È aprile, le giornate si allungano, il sole torna a scaldarsi, i parchi si riempiono di persone e tutto intorno sembra comunicare un senso di rinascita e vitalità. Eppure tu ti svegli con la sensazione di non aver dormito, arrivi al pomeriggio con una stanchezza che non si spiega, fai fatica a concentrarti e vorresti solo stare sul divano. Se ti riconosci in questa descrizione, sappi che non sei solo e che non c’è nulla di strano in quello che senti. La stanchezza primaverile è un fenomeno reale, documentato, che colpisce una percentuale significativa di persone esattamente in questo periodo dell’anno. Il problema è che quasi nessuno la sa riconoscere, e ancora meno persone sanno come affrontarla in modo concreto.

Perché ci si sente stanchi proprio in primavera

La risposta non è ovvia, perché l’intuizione comune direbbe il contrario: si esce dall’inverno, c’è più luce, fa meno freddo, dovremmo stare meglio.

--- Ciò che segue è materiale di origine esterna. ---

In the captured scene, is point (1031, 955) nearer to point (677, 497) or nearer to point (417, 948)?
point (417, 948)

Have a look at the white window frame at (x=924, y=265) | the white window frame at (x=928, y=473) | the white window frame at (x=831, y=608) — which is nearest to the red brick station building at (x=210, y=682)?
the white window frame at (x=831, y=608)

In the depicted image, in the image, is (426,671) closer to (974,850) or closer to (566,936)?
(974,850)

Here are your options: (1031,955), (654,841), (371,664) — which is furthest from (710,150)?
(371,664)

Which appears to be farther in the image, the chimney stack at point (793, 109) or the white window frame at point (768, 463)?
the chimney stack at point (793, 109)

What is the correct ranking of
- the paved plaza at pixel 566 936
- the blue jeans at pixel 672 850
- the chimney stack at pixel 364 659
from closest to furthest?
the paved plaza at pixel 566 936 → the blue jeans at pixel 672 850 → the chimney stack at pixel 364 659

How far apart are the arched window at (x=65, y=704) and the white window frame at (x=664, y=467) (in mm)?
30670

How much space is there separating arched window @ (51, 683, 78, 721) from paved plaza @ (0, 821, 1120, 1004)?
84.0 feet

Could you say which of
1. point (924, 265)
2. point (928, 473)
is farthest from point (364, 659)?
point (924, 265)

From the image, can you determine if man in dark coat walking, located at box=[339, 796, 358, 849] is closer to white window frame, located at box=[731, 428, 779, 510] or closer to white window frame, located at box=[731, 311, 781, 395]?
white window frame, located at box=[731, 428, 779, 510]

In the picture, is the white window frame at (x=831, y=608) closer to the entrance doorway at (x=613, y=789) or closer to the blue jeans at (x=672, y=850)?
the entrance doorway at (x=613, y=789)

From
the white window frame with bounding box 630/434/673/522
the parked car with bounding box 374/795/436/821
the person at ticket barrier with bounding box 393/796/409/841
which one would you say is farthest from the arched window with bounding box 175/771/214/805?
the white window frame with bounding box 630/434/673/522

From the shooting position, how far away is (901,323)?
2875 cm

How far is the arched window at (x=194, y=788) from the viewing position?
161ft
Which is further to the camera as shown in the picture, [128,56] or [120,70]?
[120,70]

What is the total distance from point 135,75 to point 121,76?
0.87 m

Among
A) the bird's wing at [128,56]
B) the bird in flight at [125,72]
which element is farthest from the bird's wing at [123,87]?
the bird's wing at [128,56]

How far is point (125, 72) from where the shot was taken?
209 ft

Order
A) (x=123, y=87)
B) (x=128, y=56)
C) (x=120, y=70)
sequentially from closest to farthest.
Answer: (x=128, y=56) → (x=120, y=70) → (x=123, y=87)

In realtà il cambio di stagione, e quello tra inverno e primavera in particolare, è uno dei momenti di maggiore stress adattativo per l’organismo umano.

Il primo meccanismo riguarda la luce. Con l’avanzare della primavera le giornate si allungano rapidamente, e il cervello deve riadattare la produzione di melatonina, l’ormone che regola il ciclo sonno-veglia. Durante i mesi invernali il corpo si era abituato a molte ore di buio, producendo melatonina per un periodo più lungo. Con l’arrivo della luce prolungata, questo equilibrio si sposta in modo brusco: la melatonina viene soppressa prima, il cervello si risveglia più presto biologicamente, ma il corpo non ha ancora avuto il tempo di adattarsi completamente al nuovo ritmo. Il risultato è una fase transitoria di disorientamento circadiano che si manifesta esattamente con quella sensazione di stanchezza diffusa e difficoltà a sentirsi pienamente svegli.

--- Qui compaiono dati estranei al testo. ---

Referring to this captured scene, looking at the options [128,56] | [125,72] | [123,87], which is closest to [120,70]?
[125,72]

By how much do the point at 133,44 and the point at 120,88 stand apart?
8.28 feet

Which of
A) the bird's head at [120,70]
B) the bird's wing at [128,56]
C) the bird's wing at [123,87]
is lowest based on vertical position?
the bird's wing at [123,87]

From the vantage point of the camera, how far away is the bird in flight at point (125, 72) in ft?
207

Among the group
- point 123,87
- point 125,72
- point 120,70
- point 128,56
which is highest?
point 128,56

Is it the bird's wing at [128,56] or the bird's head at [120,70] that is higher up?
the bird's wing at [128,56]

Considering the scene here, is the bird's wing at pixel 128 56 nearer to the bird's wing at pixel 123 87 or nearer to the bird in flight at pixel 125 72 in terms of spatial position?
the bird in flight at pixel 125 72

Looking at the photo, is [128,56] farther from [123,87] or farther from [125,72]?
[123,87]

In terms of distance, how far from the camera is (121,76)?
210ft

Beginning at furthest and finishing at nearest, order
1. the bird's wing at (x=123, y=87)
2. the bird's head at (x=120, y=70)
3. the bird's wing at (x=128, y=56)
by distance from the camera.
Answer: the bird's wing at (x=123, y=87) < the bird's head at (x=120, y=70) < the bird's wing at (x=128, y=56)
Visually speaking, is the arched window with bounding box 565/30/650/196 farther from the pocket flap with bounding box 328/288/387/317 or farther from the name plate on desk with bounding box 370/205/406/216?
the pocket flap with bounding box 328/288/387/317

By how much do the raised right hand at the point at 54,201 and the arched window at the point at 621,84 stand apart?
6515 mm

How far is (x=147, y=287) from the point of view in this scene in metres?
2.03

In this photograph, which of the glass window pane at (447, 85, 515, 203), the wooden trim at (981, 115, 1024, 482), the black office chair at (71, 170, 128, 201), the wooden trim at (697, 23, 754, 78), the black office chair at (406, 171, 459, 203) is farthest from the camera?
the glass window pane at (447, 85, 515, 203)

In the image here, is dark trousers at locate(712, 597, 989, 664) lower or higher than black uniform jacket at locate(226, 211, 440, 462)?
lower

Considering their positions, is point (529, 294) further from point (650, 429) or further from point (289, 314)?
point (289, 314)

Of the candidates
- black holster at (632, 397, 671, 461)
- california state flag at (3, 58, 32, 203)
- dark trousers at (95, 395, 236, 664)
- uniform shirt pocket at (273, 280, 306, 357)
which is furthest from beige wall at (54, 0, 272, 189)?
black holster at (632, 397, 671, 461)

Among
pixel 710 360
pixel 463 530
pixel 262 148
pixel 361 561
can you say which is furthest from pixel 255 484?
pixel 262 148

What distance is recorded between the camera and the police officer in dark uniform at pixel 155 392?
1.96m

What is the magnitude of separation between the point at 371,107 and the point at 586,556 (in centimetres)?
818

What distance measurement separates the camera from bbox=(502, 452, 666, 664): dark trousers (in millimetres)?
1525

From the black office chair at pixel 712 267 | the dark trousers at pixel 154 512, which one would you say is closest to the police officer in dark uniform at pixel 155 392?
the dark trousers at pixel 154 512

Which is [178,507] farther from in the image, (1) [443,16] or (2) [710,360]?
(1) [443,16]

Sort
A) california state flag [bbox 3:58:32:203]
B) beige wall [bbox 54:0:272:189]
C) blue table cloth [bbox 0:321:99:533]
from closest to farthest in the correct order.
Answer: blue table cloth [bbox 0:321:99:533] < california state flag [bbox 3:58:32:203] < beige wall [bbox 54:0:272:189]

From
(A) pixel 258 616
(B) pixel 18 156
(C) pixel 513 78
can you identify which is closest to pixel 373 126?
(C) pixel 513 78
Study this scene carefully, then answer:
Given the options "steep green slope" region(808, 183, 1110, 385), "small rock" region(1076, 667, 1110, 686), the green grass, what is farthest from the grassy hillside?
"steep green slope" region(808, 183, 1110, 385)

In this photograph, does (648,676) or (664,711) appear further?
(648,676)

C’è poi la questione della temperatura. Il corpo umano funziona come un termoregolatore sofisticato, e le oscillazioni termiche tipiche di aprile, freddo la mattina presto, caldo nel pomeriggio, fresco la sera, impongono continui aggiustamenti al sistema nervoso autonomo, al sistema circolatorio e al metabolismo basale. Questo lavoro di adattamento consuma energia, anche se non lo si percepisce come uno sforzo fisico consapevole.

A tutto questo si aggiunge spesso un fattore nutrizionale. Dopo i mesi invernali, molte persone arrivano in primavera con riserve di vitamina D già basse a causa della scarsa esposizione solare, livelli di ferro o ferritina che possono essersi ridotti, e un microbioma intestinale che risente di mesi di alimentazione più povera di frutta e verdura fresca. Questi deficit, anche quando non sono abbastanza gravi da comparire nelle analisi come patologie conclamate, si traducono in una sensazione di energia ridotta, tono muscolare basso e umore instabile che molte persone attribuiscono allo stress o alla mancanza di motivazione senza mai collegarlo a cause fisiche precise.

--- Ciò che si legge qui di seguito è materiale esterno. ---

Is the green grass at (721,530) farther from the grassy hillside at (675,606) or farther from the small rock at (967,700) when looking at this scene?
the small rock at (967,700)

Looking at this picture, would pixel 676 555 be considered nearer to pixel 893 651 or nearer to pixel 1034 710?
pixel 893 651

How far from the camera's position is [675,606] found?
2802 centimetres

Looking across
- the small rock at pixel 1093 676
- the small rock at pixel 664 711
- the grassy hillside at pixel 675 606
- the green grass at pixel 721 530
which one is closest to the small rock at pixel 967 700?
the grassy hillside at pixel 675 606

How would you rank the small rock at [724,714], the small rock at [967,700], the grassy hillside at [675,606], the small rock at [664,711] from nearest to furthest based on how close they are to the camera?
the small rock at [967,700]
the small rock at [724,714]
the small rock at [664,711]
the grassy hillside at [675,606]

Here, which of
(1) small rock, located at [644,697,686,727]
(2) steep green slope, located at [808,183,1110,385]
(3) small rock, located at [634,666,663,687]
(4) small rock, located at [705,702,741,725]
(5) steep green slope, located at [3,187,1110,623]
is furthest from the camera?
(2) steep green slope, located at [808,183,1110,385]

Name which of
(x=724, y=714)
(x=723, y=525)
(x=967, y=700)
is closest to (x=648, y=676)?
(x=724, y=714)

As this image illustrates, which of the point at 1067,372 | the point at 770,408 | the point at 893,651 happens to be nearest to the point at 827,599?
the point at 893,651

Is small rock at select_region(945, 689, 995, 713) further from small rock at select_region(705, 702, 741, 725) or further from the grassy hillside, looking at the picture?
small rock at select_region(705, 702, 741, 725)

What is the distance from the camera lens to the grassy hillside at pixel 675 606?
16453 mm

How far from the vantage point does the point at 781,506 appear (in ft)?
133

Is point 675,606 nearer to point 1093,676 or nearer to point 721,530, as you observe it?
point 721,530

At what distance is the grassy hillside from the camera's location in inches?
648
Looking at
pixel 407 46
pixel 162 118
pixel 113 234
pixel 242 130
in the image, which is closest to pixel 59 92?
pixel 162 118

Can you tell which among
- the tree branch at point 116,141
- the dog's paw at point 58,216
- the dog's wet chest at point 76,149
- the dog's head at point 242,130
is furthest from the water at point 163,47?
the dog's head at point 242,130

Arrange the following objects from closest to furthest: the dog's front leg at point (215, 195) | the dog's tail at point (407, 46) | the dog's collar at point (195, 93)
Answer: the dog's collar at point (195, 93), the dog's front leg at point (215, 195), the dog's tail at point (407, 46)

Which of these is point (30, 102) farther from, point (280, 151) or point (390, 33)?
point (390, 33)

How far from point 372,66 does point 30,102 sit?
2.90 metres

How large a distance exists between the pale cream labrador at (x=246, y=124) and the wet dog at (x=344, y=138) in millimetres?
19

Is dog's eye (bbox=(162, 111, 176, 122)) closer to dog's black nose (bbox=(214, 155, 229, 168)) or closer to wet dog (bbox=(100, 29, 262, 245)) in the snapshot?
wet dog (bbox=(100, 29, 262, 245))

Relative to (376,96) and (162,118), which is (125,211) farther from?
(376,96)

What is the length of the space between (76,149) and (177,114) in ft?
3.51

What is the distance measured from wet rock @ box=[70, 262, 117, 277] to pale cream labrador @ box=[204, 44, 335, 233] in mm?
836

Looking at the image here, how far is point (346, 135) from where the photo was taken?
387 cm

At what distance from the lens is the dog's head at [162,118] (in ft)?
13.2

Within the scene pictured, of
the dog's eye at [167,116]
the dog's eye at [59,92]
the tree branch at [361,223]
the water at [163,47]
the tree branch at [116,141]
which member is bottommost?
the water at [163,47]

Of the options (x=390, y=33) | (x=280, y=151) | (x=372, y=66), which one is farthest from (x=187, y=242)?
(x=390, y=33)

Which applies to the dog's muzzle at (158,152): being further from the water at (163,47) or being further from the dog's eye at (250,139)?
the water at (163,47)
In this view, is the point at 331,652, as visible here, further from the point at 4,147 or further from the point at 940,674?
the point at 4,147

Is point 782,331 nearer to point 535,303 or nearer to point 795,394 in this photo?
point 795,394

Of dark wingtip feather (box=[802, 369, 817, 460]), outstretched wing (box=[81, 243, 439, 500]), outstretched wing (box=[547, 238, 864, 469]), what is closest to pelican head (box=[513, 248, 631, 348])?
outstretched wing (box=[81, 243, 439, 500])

Infine, c’è l’aspetto psicologico e sociale. Aprile porta con sé spesso un aumento improvviso degli impegni, le vacanze di Pasqua appena terminate con i loro ritmi alterati, le giornate più lunghe che sembrano richiedere di fare di più, la sensazione di dover uscire di casa, essere produttivi, socializzare. Per chi arriva già da un inverno emotivamente impegnativo, questo cambio di passo esterno può accentuare la stanchezza invece di alleviarla.

Prima cosa: rimetti a posto il ritmo del sonno

La stanchezza primaverile ha spesso radici profonde nel sonno, e non nel senso banale di dormire di più. Il problema in questa stagione non è quasi mai la quantità di ore, ma la qualità e la coerenza del ritmo sonno-veglia. Le giornate più lunghe portano molte persone ad andare a letto più tardi senza accorgersene, convinte che la luce fuori dalla finestra significhi che è ancora presto. La conseguenza è che si accumula un debito di sonno sottile ma costante che si traduce in quella sensazione di stanchezza che non passa nemmeno dopo una dormita apparentemente lunga.

La prima abitudine da adottare, soprattutto in questo periodo, è stabilire un orario di addormentamento il più possibile costante, anche nei weekend, anche quando la sera è bella e si vorrebbe restare svegli più a lungo. Non si tratta di rinunciare alla vita sociale o ai piaceri della bella stagione, ma di riconoscere che il corpo in fase di riadattamento circadiano ha bisogno di un’ancora temporale stabile da cui riorganizzarsi.

Un dettaglio pratico che fa molta differenza in primavera è la gestione della luce in camera da letto. Con le giornate che si allungano, l’alba arriva sempre prima, e la luce che filtra attraverso le tende può svegliare il cervello biologicamente anche quando si avrebbe ancora bisogno di dormire. Tende oscuranti o una mascherina da notte sembrano soluzioni banali, ma chi le adotta in questa stagione nota spesso un miglioramento immediato nella qualità del riposo. Allo stesso modo, limitare l’esposizione agli schermi nelle sessanta minuti precedenti il sonno aiuta il cervello a riconoscere che è il momento di produrre melatonina, un segnale che la luce artificiale tende a sopprimere esattamente come fa la luce solare.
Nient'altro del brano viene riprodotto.